* [Selected excerpt]
________

But I am not much concerned about such logical flaws, because the main line of the movie is emotional, driven by the Willis character, who is able to project more intensity with less overacting than most of his rivals. He brings credibility to movies that can use some, and that will be invaluable in his forthcoming "Live Free or Die Hard." The mechanics of the final showdown are unexpected and yet show an undeniable logic, and are sold by the acting skills of Willis and Pollak.

The movie was directed by Florent Emilio Siri, creator of two Tom Clancy-written video games, which may explain why some of my colleagues were chortling when the Willis character uses his knowledge of Captain Woobah and Planet Xenon (persons and places unknown to me) to reassure Little Tommy. I say, if you know it, flaunt it. If he had been quoting Nietzsche, now that would have been a red flag.

________

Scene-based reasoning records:
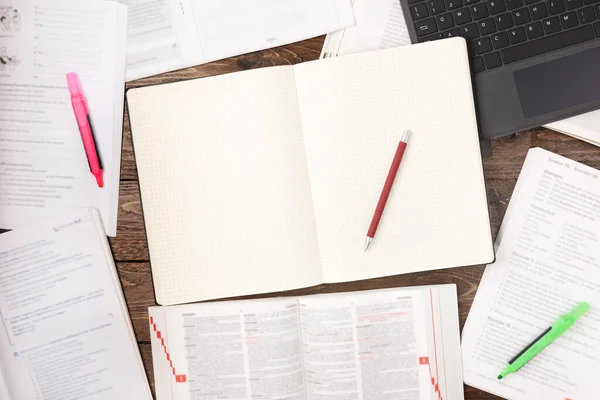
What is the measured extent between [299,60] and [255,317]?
338 millimetres

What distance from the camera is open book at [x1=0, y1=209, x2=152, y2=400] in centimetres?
76

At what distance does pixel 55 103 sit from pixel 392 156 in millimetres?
437

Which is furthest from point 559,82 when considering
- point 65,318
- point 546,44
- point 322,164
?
point 65,318

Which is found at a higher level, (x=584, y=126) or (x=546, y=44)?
(x=546, y=44)

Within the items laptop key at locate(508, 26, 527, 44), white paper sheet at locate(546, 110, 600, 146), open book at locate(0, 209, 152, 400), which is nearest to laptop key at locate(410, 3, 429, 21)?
laptop key at locate(508, 26, 527, 44)

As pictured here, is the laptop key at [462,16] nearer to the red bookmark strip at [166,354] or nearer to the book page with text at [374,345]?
the book page with text at [374,345]

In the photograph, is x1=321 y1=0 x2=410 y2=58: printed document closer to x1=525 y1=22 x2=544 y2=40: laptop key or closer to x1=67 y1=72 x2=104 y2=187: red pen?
x1=525 y1=22 x2=544 y2=40: laptop key

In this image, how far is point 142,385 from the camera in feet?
2.54

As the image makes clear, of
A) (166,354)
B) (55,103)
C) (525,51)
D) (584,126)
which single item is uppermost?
(55,103)

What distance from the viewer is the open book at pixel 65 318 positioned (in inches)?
29.9

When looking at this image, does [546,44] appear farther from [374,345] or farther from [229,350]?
[229,350]

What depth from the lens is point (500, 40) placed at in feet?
2.35

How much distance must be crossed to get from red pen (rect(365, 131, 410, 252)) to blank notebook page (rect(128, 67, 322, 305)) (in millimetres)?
73

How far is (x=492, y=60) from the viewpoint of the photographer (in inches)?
28.3
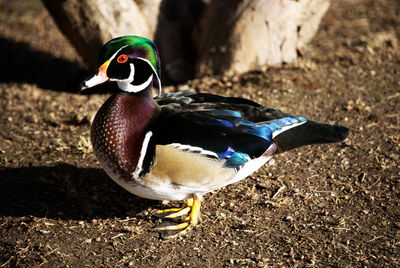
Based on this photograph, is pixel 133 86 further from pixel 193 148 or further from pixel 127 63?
pixel 193 148

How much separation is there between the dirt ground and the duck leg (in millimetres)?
54

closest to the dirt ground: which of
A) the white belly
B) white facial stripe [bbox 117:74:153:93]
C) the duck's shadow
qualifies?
the duck's shadow

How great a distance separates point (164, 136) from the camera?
2908 millimetres

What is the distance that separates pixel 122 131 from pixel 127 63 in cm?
39

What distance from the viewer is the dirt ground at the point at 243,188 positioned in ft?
9.80

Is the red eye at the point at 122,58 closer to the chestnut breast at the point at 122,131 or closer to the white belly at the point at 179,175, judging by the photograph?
the chestnut breast at the point at 122,131

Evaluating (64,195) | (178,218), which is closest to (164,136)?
(178,218)

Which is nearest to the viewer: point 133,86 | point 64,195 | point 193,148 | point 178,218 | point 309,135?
point 193,148

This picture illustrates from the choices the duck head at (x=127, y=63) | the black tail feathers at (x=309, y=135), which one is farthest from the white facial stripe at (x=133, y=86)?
the black tail feathers at (x=309, y=135)

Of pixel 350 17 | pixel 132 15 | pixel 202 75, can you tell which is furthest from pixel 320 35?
pixel 132 15

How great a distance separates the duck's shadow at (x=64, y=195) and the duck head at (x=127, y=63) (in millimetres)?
877

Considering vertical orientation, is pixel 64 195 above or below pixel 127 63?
below

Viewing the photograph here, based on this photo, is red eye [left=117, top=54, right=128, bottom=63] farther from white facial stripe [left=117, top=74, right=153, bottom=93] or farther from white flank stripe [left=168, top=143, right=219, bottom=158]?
white flank stripe [left=168, top=143, right=219, bottom=158]

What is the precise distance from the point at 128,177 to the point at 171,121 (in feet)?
1.34
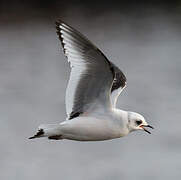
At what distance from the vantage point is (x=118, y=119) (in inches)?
132

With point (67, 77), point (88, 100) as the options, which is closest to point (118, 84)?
point (88, 100)

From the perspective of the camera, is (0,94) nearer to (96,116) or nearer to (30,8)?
(30,8)

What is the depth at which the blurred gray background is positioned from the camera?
20.1 ft

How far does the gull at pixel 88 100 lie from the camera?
3.31 metres

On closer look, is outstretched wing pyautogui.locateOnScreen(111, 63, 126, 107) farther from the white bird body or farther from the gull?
the white bird body

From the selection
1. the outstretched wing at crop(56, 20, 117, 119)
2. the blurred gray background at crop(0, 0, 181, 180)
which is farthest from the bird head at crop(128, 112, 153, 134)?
the blurred gray background at crop(0, 0, 181, 180)

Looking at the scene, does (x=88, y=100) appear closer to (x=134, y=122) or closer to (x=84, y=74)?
(x=84, y=74)

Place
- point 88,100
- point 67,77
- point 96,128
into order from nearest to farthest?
1. point 96,128
2. point 88,100
3. point 67,77

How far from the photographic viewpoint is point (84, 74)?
11.2 feet

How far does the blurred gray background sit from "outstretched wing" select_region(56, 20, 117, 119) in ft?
8.17

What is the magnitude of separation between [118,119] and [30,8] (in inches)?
271

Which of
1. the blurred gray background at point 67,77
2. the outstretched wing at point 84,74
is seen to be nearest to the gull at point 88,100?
the outstretched wing at point 84,74

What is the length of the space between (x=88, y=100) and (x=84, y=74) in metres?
0.13

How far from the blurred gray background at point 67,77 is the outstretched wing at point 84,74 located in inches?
98.0
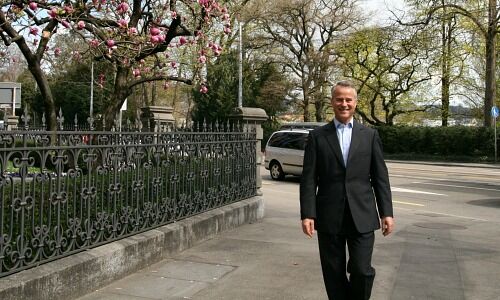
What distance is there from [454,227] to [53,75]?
42.5m

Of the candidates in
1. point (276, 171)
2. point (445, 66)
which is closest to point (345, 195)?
point (276, 171)

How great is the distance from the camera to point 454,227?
961 cm

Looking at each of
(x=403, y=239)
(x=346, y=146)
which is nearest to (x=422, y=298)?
(x=346, y=146)

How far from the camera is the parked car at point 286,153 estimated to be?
17.9 meters

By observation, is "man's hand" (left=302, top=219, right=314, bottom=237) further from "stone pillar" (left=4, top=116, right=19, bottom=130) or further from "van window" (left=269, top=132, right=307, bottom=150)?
"van window" (left=269, top=132, right=307, bottom=150)

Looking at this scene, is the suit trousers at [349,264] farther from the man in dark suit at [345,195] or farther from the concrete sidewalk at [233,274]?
the concrete sidewalk at [233,274]

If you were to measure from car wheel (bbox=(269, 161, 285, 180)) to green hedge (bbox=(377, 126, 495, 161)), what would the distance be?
18.4m

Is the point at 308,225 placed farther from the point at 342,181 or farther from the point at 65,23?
the point at 65,23

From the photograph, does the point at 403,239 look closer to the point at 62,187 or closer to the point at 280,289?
the point at 280,289

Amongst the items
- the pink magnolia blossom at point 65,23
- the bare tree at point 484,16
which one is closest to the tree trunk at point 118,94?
the pink magnolia blossom at point 65,23

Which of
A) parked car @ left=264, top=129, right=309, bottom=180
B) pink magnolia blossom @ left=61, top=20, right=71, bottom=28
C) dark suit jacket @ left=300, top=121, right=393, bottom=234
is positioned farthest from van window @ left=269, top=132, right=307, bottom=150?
dark suit jacket @ left=300, top=121, right=393, bottom=234

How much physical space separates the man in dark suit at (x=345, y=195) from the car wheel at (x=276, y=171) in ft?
48.0

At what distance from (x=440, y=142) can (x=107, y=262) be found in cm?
3282

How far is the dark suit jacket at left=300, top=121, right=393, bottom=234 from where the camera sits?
3922mm
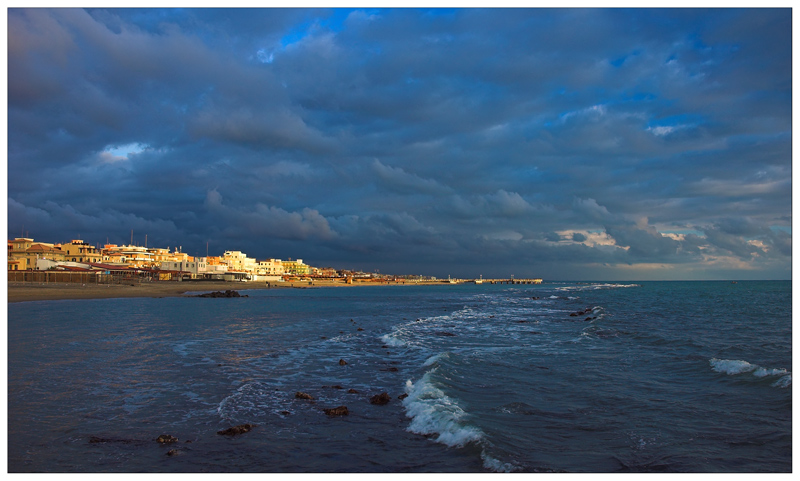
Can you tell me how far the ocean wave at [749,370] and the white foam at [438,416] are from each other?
1238 cm

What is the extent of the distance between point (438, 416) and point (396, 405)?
1.94m

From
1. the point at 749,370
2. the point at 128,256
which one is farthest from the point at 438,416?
the point at 128,256

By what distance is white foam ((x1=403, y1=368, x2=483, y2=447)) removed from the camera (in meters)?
10.4

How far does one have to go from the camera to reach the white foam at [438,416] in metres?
10.4

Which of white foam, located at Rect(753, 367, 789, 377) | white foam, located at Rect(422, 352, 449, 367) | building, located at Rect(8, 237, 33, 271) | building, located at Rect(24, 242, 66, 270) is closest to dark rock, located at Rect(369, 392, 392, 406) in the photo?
white foam, located at Rect(422, 352, 449, 367)

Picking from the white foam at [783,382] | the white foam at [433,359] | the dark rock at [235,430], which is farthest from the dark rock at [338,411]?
the white foam at [783,382]

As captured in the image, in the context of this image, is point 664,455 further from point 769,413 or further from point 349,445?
point 349,445

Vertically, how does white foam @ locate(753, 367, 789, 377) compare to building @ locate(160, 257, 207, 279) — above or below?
below

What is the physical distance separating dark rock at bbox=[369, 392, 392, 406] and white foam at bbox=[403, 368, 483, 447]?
1.85ft

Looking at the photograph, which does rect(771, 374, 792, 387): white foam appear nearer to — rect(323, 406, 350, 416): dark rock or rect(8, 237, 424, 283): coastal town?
rect(323, 406, 350, 416): dark rock

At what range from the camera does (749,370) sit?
17.8 metres

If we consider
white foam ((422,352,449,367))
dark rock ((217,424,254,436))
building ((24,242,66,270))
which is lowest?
white foam ((422,352,449,367))

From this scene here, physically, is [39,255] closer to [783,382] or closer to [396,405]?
[396,405]

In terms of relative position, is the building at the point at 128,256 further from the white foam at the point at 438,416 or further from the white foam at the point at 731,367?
the white foam at the point at 731,367
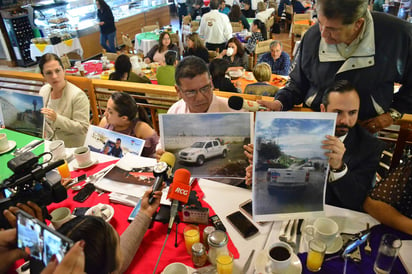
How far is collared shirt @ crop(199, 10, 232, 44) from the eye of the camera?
6691mm

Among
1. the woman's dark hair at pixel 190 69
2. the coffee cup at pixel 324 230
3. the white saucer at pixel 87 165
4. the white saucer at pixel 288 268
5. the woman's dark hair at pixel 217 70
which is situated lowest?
the white saucer at pixel 87 165

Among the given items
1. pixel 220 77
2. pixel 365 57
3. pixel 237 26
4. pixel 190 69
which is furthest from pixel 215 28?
pixel 365 57

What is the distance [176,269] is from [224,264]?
215 mm

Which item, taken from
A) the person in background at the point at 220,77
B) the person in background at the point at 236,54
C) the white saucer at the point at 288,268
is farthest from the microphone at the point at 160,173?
the person in background at the point at 236,54

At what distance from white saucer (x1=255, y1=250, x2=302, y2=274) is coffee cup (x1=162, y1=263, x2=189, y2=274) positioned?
31 centimetres

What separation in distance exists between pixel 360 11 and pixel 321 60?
1.16 ft

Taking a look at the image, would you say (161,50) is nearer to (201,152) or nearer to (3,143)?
(3,143)

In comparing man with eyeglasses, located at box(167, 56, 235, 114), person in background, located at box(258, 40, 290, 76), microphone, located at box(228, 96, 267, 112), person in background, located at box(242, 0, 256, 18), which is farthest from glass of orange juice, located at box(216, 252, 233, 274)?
person in background, located at box(242, 0, 256, 18)

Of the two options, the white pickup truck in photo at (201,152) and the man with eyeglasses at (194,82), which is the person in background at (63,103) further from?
the white pickup truck in photo at (201,152)

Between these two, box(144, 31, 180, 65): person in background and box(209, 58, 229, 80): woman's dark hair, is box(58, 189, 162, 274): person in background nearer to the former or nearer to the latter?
box(209, 58, 229, 80): woman's dark hair

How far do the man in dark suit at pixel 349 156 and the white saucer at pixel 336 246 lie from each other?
26cm

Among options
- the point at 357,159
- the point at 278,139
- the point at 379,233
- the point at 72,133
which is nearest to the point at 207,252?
the point at 278,139

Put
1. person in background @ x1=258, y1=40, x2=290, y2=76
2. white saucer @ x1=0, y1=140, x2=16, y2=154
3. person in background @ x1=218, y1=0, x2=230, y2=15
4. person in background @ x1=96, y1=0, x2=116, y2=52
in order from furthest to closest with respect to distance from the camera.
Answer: person in background @ x1=218, y1=0, x2=230, y2=15, person in background @ x1=96, y1=0, x2=116, y2=52, person in background @ x1=258, y1=40, x2=290, y2=76, white saucer @ x1=0, y1=140, x2=16, y2=154

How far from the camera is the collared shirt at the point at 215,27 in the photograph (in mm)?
6691
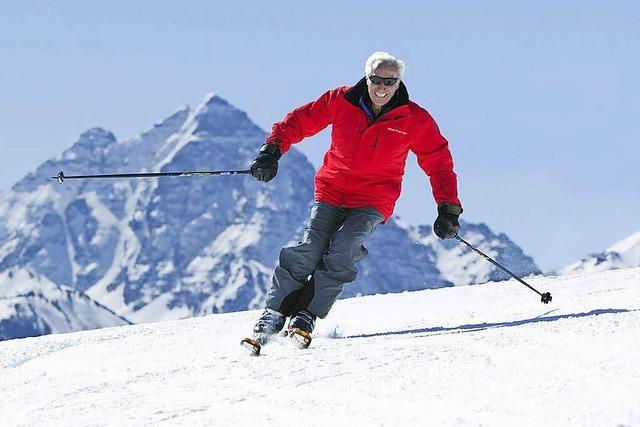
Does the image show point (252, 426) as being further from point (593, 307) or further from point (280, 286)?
point (593, 307)

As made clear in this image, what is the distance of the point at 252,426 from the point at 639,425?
1435 mm

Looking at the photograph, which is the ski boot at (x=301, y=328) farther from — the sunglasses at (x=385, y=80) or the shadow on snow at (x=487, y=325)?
the sunglasses at (x=385, y=80)

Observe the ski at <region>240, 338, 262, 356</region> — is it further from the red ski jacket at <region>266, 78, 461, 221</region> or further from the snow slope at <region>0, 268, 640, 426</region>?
the red ski jacket at <region>266, 78, 461, 221</region>

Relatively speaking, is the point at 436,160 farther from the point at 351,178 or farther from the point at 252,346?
the point at 252,346

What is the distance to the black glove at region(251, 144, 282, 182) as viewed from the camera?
22.0 ft

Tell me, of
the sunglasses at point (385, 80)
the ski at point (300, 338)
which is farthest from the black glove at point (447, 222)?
the ski at point (300, 338)

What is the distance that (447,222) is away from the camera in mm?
6734

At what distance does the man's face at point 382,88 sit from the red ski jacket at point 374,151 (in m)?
0.09

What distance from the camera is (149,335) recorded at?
25.7 feet

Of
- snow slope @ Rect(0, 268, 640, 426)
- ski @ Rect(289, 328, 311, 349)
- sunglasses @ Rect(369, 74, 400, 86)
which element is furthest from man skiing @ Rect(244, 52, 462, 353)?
snow slope @ Rect(0, 268, 640, 426)

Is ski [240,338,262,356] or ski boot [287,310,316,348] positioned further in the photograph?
ski boot [287,310,316,348]

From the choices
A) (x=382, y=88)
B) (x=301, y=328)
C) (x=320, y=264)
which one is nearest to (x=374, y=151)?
(x=382, y=88)

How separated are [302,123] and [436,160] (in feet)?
3.69

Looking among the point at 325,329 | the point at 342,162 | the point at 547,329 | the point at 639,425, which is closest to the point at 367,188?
the point at 342,162
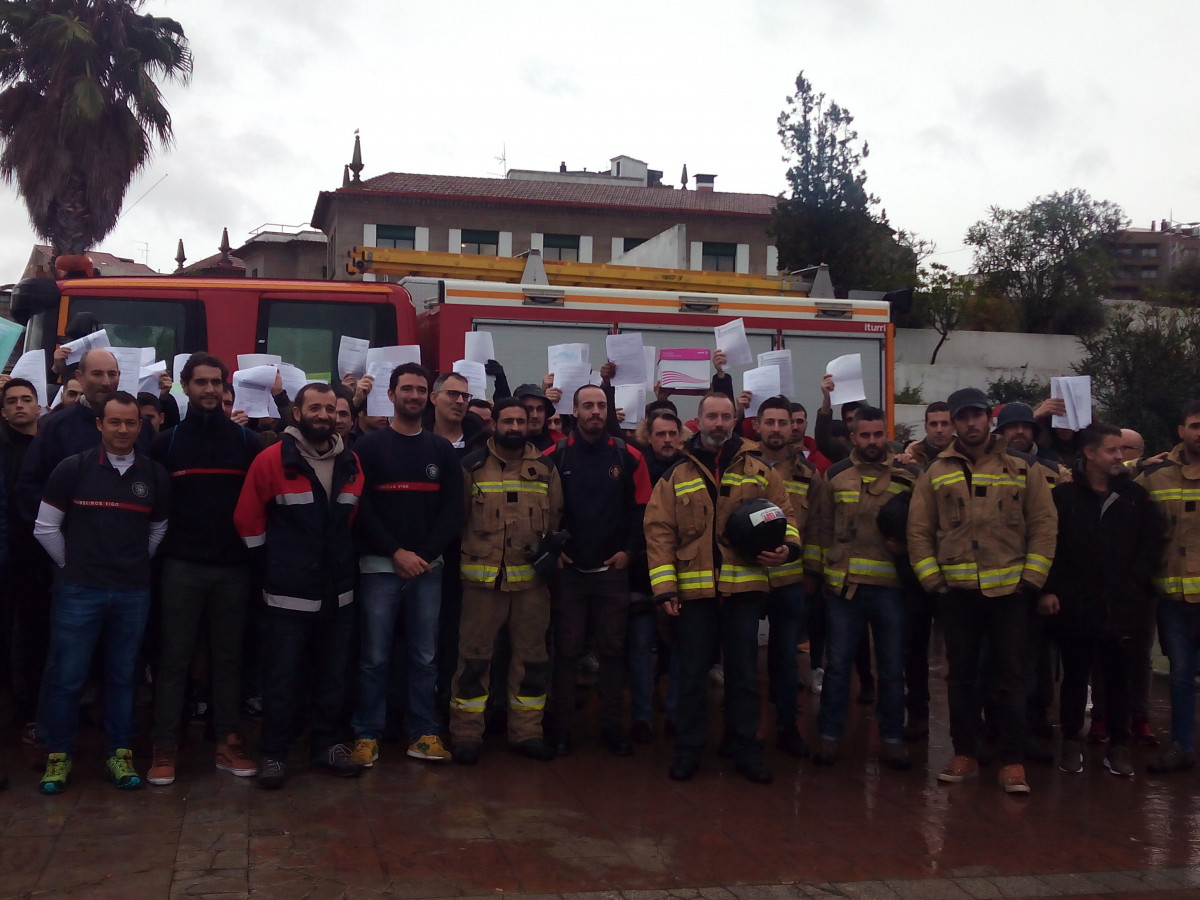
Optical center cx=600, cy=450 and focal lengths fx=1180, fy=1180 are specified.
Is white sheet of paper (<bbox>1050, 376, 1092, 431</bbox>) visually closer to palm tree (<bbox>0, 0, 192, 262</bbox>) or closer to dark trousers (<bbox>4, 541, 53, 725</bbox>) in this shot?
dark trousers (<bbox>4, 541, 53, 725</bbox>)

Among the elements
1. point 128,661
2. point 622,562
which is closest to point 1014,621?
point 622,562

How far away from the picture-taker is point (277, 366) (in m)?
8.10

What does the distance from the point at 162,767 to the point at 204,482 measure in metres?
1.39

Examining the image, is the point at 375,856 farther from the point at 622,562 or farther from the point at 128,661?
the point at 622,562

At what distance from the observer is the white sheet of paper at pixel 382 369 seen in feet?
25.1

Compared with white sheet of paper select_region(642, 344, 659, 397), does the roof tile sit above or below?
above

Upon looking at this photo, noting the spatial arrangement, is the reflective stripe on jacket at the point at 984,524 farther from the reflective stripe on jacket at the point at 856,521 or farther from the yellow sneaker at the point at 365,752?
the yellow sneaker at the point at 365,752

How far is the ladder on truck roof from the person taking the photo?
1048 cm

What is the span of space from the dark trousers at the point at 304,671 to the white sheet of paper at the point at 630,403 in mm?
3033

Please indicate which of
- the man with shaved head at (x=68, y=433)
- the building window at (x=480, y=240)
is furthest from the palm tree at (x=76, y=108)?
the building window at (x=480, y=240)

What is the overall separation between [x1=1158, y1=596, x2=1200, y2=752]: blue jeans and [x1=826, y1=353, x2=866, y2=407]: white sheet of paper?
8.89ft

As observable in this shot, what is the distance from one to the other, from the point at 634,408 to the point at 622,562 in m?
2.26

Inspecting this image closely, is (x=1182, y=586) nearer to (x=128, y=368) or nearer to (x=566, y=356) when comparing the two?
(x=566, y=356)

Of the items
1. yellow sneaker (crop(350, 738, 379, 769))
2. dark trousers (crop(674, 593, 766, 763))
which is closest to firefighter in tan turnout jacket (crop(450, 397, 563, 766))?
yellow sneaker (crop(350, 738, 379, 769))
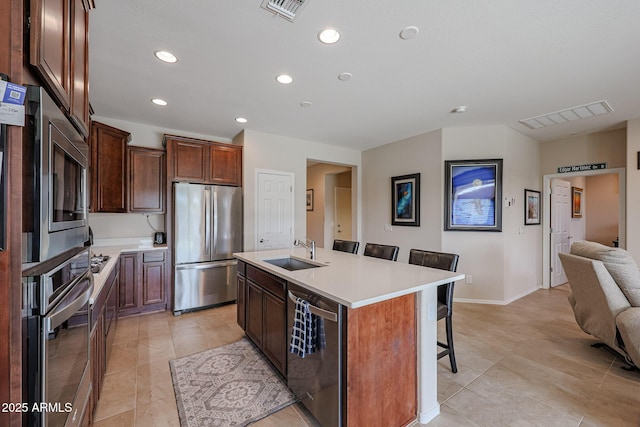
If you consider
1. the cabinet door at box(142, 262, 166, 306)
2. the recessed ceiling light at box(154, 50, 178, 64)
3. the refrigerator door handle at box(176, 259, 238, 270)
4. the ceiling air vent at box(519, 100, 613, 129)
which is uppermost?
the recessed ceiling light at box(154, 50, 178, 64)

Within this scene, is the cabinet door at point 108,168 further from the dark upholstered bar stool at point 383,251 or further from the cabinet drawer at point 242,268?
the dark upholstered bar stool at point 383,251

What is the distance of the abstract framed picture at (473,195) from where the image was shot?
395 centimetres

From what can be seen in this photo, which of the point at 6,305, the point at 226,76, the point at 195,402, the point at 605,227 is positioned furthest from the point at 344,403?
the point at 605,227

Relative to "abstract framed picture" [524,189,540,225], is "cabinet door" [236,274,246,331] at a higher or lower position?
lower

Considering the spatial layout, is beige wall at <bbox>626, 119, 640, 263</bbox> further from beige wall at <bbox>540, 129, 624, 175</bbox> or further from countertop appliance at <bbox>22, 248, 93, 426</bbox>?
countertop appliance at <bbox>22, 248, 93, 426</bbox>

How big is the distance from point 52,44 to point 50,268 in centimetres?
76

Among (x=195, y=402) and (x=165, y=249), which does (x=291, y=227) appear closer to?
(x=165, y=249)

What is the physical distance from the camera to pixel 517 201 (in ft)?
14.0

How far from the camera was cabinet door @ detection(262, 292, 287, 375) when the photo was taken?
6.57 feet

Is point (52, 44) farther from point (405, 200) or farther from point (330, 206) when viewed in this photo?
point (330, 206)

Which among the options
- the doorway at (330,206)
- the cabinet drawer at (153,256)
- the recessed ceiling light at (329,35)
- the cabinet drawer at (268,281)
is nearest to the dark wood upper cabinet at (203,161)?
the cabinet drawer at (153,256)

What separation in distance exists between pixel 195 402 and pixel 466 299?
3852 mm

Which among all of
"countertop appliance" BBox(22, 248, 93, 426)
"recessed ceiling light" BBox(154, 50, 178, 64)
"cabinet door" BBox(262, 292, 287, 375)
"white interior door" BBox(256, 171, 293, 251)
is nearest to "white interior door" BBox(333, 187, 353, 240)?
"white interior door" BBox(256, 171, 293, 251)

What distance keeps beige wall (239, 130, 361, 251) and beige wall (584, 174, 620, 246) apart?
5798 mm
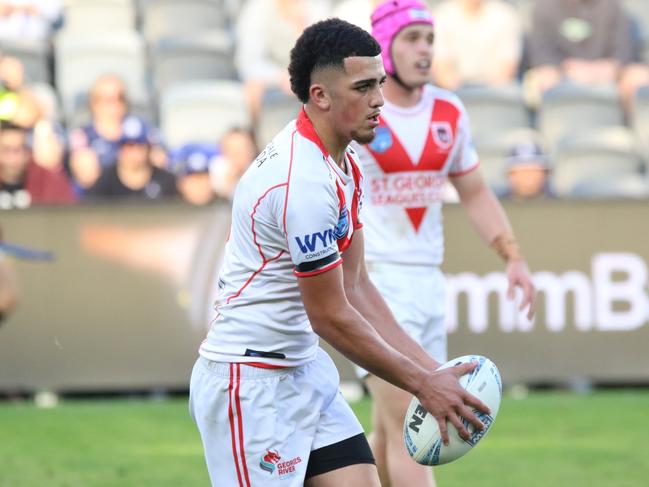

________

* [Stated exercise] Could you carry on the movie review, picking up right after its final sentence?

* [Written response]
What Siri brings to the show is an intimate visual style that keeps us claustrophobically close to the action, an ability to make action sequences clear enough to follow and a dark sensibility that leads to at least two deaths we do not really expect. In scenes where a hero must outgun four or five armed opponents, however, "Hostage" does use the reliable action movie technique of cutting from one target to the next, so that we never see what the others are doing while the first ones are being shot. Waiting for their closeups, I suppose.

Roger Ebert

Roger Ebert was the film critic of the Chicago Sun-Times from 1967 until his death in 2013. In 1975, he won the Pulitzer Prize for distinguished criticism.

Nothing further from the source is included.